* BEGIN Supplied records *

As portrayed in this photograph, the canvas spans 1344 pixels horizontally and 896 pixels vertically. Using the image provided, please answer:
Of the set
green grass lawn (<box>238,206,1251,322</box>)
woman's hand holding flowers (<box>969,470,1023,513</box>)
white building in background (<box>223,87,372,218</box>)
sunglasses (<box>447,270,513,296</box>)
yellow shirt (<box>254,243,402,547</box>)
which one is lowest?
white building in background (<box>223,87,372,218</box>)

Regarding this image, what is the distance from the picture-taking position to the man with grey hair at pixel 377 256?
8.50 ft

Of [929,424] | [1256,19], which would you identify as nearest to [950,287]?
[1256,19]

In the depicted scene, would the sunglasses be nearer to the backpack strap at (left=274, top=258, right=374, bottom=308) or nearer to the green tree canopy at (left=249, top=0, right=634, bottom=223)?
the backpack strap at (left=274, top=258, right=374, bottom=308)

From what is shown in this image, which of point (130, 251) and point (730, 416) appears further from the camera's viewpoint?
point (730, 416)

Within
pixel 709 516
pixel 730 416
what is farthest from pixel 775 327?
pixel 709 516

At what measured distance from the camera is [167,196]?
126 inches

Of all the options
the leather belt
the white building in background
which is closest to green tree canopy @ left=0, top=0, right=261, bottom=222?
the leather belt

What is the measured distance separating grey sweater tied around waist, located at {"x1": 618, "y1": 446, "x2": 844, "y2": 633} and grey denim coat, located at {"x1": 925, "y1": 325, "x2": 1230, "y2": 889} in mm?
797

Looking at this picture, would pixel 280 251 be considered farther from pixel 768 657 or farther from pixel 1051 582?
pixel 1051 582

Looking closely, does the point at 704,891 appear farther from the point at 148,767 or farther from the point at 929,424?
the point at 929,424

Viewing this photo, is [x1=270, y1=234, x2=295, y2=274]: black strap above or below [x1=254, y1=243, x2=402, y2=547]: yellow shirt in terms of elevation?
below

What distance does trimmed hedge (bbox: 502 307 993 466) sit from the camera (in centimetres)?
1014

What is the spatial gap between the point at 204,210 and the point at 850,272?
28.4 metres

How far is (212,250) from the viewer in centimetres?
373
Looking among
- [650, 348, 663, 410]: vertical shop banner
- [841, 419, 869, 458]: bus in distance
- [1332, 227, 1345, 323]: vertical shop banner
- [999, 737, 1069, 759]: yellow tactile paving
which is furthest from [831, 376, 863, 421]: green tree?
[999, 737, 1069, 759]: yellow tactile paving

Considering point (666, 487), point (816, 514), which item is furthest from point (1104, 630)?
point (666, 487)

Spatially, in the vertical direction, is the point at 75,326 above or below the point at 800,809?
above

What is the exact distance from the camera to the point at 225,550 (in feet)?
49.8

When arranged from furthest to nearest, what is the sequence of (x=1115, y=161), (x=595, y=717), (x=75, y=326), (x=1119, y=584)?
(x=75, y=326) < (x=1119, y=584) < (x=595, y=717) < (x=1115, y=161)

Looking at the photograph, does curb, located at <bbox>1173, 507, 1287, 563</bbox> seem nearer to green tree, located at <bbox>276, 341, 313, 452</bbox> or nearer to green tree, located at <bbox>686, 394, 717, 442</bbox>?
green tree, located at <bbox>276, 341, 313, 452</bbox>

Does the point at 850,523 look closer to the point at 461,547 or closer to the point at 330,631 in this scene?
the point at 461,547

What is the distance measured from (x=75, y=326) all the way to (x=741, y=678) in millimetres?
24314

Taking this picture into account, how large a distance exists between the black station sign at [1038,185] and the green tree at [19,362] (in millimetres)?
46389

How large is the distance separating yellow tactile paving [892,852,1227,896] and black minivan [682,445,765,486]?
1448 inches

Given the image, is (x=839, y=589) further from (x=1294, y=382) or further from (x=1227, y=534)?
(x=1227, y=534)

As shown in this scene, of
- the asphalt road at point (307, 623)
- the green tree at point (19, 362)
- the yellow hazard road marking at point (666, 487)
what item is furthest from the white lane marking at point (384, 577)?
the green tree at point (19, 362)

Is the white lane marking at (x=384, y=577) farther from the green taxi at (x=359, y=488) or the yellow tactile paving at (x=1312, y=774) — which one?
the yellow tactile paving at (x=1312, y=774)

* END Supplied records *

• _What to do_
Write out all of the records above word for word, with no changes.

• _Finished exercise_
As portrayed in this photograph, the canvas spans 1344 pixels horizontally and 896 pixels vertically. Using the image provided, please answer:
Of the set
green grass lawn (<box>238,206,1251,322</box>)
woman's hand holding flowers (<box>969,470,1023,513</box>)
white building in background (<box>223,87,372,218</box>)
sunglasses (<box>447,270,513,296</box>)
yellow shirt (<box>254,243,402,547</box>)
which one is lowest?
white building in background (<box>223,87,372,218</box>)

Regarding this image, what is the distance from the picture-taking position to the man with grey hair at pixel 377 256?
8.50 ft

Of [929,424] | [1256,19], which would you identify as nearest to [950,287]?
[1256,19]

In the depicted scene, would the sunglasses be nearer to the backpack strap at (left=274, top=258, right=374, bottom=308) or nearer to the green tree canopy at (left=249, top=0, right=634, bottom=223)?
the backpack strap at (left=274, top=258, right=374, bottom=308)

From what is shown in this image, which of point (130, 251) and point (730, 416) appears further from the camera's viewpoint?
point (730, 416)

Within
pixel 709 516
pixel 730 416
what is farthest from pixel 775 327?
pixel 709 516

At what measured distance from the camera is [167,196]?
126 inches

Of all the options
the leather belt
the white building in background
which is closest to green tree canopy @ left=0, top=0, right=261, bottom=222?
the leather belt

What is the measured distance separating grey sweater tied around waist, located at {"x1": 618, "y1": 446, "x2": 844, "y2": 633} and grey denim coat, located at {"x1": 925, "y1": 325, "x2": 1230, "y2": 889} in mm?
797

Looking at this picture, would pixel 280 251 be considered farther from pixel 768 657 or farther from pixel 1051 582?
pixel 1051 582

Looking closely, does the point at 704,891 appear farther from the point at 148,767 or farther from the point at 929,424?
the point at 929,424

Viewing this photo, is [x1=270, y1=234, x2=295, y2=274]: black strap above or below [x1=254, y1=243, x2=402, y2=547]: yellow shirt in terms of elevation?
below

What distance does trimmed hedge (bbox: 502 307 993 466) sit from the camera (in centimetres)?
1014

What is the spatial gap between the point at 204,210 and the point at 850,272?
28.4 metres

How far is (212,250) from the viewer in centimetres?
373
Looking among
- [650, 348, 663, 410]: vertical shop banner
- [841, 419, 869, 458]: bus in distance
- [1332, 227, 1345, 323]: vertical shop banner
- [999, 737, 1069, 759]: yellow tactile paving
which is furthest from [831, 376, 863, 421]: green tree?
[999, 737, 1069, 759]: yellow tactile paving

Considering point (666, 487), point (816, 514), which item is furthest from point (1104, 630)?
point (666, 487)

Spatially, in the vertical direction, is the point at 75,326 above or below the point at 800,809?
above

What is the exact distance from the camera to the point at 225,550 (in feet)?
49.8

When arranged from furthest to nearest, what is the sequence of (x=1115, y=161), (x=595, y=717), (x=75, y=326), (x=1119, y=584)?
(x=75, y=326) < (x=1119, y=584) < (x=595, y=717) < (x=1115, y=161)

Looking at the photograph, does curb, located at <bbox>1173, 507, 1287, 563</bbox> seem nearer to green tree, located at <bbox>276, 341, 313, 452</bbox> or nearer to green tree, located at <bbox>686, 394, 717, 442</bbox>?
green tree, located at <bbox>276, 341, 313, 452</bbox>

Does the point at 850,523 look closer to the point at 461,547 or closer to the point at 330,631 in this scene?
the point at 461,547

What is the distance measured from (x=75, y=326) all the way to (x=741, y=678) in millimetres?
24314

Taking this picture into account, how large a distance exists between the black station sign at [1038,185] and the green tree at [19,362] (in millimetres)?
46389

How large is the distance separating yellow tactile paving [892,852,1227,896] and black minivan [682,445,765,486]?
1448 inches

Given the image, is (x=839, y=589) further from (x=1294, y=382) or further from (x=1227, y=534)?
(x=1227, y=534)

As shown in this scene, of
- the asphalt road at point (307, 623)
- the green tree at point (19, 362)
- the yellow hazard road marking at point (666, 487)
what item is furthest from the white lane marking at point (384, 577)?
the green tree at point (19, 362)

Is the white lane marking at (x=384, y=577) farther from the green taxi at (x=359, y=488) or the yellow tactile paving at (x=1312, y=774) — which one?
the yellow tactile paving at (x=1312, y=774)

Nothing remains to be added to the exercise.